Генерал: «Это я вам мешаю. Как идёшь домой – дежурные при виде генеральской формы орут как полоумные – весь первый этаж „смирняют“. Слушай, что то мы с тобой, брат, заболтались. Свадьба, в конце концов, пора тебе возвращаться к исполнению своих свидетельских обязанностей – ну там Свидетельницу танцевать, балагурить, тосты говорить… И не сиди ты как на госэкзаменах! Что генерал не человек? А человеки на свадьбах веселятся. Значит так – хлебни ка ещё моего коньячка и пошли в зал.»
Через неделю после этой свадьбы стоял я в наряде по курсу. В тот день заступил дежурным по факультету один прапор с курса годом старше, – за «добрый» нрав и любовь к уставному порядку все его Рексом звали. Звонит, значит, мне это животное «на тумбочку» – дневальный, гони своего Деж по Курсу ко мне в «аквариум» (так мы застеклённое КПП в вестибюле Факультета называли). Я вроде трубку телефонную положил, но телефон у нас был калечный, и рычажки не всегда хорошо вдавливались. Вот и случился конфуз – Рекс в своей «банке» слышит, как я во всю глотку своему дежурному ору: «Игорёха, беги скорее вниз – тебя Рекс, псина козлина рябая кривомордая, по срочному вызывает! Кто кто, Рекс, говорю – дебильный „кусок“ с 4 го курса!»

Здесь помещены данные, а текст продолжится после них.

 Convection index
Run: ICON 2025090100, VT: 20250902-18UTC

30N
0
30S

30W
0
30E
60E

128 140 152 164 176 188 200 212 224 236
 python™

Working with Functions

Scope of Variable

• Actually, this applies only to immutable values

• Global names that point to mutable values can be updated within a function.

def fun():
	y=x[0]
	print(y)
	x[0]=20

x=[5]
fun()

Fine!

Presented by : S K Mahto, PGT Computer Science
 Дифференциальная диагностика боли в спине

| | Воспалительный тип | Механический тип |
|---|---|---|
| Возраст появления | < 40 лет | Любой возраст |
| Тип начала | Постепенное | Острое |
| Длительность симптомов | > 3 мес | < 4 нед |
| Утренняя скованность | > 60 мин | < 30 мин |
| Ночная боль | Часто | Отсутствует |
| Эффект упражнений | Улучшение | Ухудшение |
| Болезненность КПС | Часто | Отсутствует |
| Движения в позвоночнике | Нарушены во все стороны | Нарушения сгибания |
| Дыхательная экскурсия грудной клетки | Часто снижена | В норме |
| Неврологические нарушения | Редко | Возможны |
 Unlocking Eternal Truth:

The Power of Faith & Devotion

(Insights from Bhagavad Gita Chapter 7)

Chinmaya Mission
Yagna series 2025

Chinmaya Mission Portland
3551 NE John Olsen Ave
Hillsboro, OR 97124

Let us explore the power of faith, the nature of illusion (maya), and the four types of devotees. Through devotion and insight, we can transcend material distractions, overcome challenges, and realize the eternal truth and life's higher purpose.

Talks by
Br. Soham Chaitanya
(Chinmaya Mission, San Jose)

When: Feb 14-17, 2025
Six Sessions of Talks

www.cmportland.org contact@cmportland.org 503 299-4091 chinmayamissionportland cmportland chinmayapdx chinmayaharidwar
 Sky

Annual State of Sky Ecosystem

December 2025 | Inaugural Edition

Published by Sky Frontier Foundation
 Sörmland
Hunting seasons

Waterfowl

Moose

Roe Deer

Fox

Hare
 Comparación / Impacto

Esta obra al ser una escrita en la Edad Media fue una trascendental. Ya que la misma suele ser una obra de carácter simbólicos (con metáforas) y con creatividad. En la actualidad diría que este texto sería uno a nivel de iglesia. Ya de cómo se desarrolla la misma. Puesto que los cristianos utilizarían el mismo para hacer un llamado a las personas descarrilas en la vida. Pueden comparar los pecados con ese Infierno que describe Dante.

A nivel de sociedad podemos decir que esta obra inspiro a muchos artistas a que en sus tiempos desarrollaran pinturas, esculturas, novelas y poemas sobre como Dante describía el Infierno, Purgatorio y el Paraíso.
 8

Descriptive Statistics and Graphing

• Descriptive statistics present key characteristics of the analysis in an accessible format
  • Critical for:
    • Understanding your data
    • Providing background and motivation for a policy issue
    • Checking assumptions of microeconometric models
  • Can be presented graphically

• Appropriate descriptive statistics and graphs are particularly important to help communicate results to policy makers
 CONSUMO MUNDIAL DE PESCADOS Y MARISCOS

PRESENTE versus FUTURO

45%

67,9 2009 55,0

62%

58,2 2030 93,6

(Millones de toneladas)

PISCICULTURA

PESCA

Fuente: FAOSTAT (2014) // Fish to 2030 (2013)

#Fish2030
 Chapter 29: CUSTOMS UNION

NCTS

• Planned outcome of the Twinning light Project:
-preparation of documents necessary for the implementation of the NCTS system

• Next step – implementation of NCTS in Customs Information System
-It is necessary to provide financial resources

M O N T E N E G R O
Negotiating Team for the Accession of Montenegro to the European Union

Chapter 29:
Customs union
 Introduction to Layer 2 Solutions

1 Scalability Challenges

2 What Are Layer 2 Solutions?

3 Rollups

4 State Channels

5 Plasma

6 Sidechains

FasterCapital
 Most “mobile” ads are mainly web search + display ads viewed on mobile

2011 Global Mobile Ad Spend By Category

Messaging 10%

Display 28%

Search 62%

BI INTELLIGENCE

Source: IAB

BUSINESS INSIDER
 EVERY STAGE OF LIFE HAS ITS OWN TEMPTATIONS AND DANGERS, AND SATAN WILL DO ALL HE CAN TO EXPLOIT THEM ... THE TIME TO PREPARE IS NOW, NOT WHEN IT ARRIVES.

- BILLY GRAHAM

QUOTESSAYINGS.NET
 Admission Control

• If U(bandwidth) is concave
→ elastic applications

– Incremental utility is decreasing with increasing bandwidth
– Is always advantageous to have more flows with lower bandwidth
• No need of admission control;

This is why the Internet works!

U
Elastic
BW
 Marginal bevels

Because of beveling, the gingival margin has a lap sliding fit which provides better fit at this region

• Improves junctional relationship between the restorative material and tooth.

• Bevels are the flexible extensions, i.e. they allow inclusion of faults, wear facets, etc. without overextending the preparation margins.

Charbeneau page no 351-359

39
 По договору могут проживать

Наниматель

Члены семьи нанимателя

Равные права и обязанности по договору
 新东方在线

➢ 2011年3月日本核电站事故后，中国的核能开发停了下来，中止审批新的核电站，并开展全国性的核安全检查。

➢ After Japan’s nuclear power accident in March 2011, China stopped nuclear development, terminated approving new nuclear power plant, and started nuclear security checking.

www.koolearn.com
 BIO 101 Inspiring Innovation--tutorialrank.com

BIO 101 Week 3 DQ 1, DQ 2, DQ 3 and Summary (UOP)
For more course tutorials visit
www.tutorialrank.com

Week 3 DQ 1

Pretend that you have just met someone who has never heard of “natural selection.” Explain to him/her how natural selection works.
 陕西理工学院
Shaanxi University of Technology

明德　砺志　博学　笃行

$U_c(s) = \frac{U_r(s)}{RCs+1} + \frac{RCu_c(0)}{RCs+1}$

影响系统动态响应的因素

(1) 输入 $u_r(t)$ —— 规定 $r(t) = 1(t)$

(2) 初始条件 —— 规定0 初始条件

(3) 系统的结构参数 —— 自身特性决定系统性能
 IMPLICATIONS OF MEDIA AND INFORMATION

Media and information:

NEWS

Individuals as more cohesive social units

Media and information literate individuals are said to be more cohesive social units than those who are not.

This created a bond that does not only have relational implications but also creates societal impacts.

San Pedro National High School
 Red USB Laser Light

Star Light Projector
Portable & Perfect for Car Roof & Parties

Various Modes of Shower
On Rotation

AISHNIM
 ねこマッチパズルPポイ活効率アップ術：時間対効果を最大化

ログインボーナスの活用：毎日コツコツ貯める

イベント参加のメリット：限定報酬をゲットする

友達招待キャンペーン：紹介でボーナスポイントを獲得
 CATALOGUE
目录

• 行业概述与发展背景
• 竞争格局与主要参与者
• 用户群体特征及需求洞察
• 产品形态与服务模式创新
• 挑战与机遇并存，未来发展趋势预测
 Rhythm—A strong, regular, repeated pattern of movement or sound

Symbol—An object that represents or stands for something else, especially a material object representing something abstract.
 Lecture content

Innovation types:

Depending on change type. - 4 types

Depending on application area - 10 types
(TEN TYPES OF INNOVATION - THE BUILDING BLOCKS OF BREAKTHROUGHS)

Пятнадцать секунд, и Рекс взлетел на наш этаж – быстрее, чем мой дежурный от толчка до двери добежал. Морда красная, от злости скулы ходят: «Дежурный, останетесь на этаже, мне нужен этот курсант на продолжительное время для уборки внизу». Игорёк пытался меня отмазать, но Рекс пригрозил нас всех в конце смены с наряда снять и паровозом на следующие сутки опять поставить «за прямое оскорбление прямого начальника». Ну типа, как же так – я аж прапорщик, а вы – говно.
Заставил он меня полы на первом этаже мыть. В общем дело не хитрое, при сноровке за 20 минут управиться можно. Да как только я этаж домываю, он берёт подошву сапог своих извёсткой мажет и по мокрому полу ходит (как назло там что то подбеливали, и извёстка в его конуре стояла). А вот уже отмыть извёстку!.. Как не стягивай воду – как высыхает, так и пол в белых разводах. Короче, кто мыл – тот знает. Ну мне делать нечего – всё равно всю ночь мудохаться. Уже я этаж раза три промыл, смотрю Дед Дерябин в спортивном костюме на другом конце коридора за мной внимательно наблюдает. А мне с чего то ну такой неудобняк стало, вроде как я чем то постыдным занимаюсь. Пока расстояние было порядочным я делал вид, что генерала не замечаю, а как домыл до него – ну что дальше притворятся, мы ж вроде знакомы: «Здравия желаю товарищ генерал», хоть тот и не в форме.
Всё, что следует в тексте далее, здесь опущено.